### Selected excerpt

________________________

The reason: Title I wouldn’t serve to boost spending if school districts used the funds in place of basic spending in the high-poverty schools. Thus, shortly after its inception, the program came with a comparability requirement that stipulated that school districts must equalize educational services purchased with state and local funds before Title I funds are brought into the mix (See the first report in this package for a detailed history of Title 1 comparability guidelines).

Today, the “comparability” provision is still the tool federal officials use to ensure that the districts disburse their own funds in ways that are fair to high-poverty schools. But recent evidence on district spending practices suggests that the law’s key comparability provision is not doing its job. The question facing policy makers today is if and how we modify the comparability provision to ensure that districts give high-poverty schools a fair shake.

________________________

### Dataset section
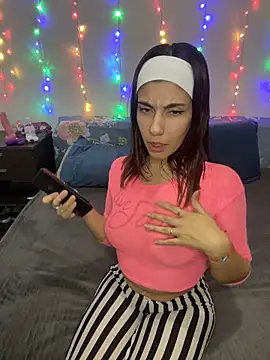 Jesicamartinezok online show from 05/26/26, 04:32
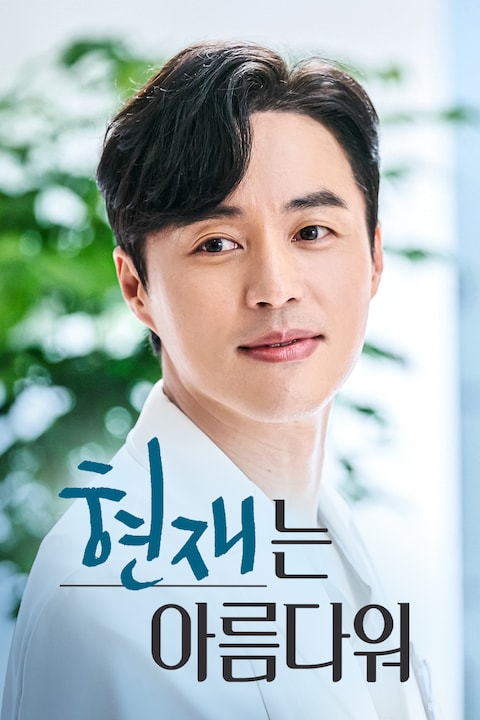 현재는 아름다워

________________________

### Required work
(1) Answer these from the Title I comparability passage, one per line:
(a) What must school districts equalize before Title I funds are brought into the mix?
(b) What does recent evidence on district spending practices suggest about the law's key comparability provision?
(c) What question faces policy makers today?
(2) Write what comes next in the Title I comparability passage, picking up after its final sentence.

### Responses to the exercise
(1)
(a) Educational services purchased with state and local funds.
(b) That it is not doing its job.
(c) If and how to modify the comparability provision to ensure that districts give high-poverty schools a fair shake.

(2)
This paper explores reasons for modifying the comparability provision, considerations in making a change, and the likely effects of proposed changes on high-poverty schools. In the end, this paper suggests that the best way to restore the comparability guidelines of Title I to their original intent is by requiring school districts to equalize per-pupil dollar expenditures before accepting federal funds. But an understanding of why this would work best—and why the reauthorization of the No Child Left Behind Act now before Congress is the perfect vehicle for reform—first requires an examination of why current comparability rules fall so woefully short.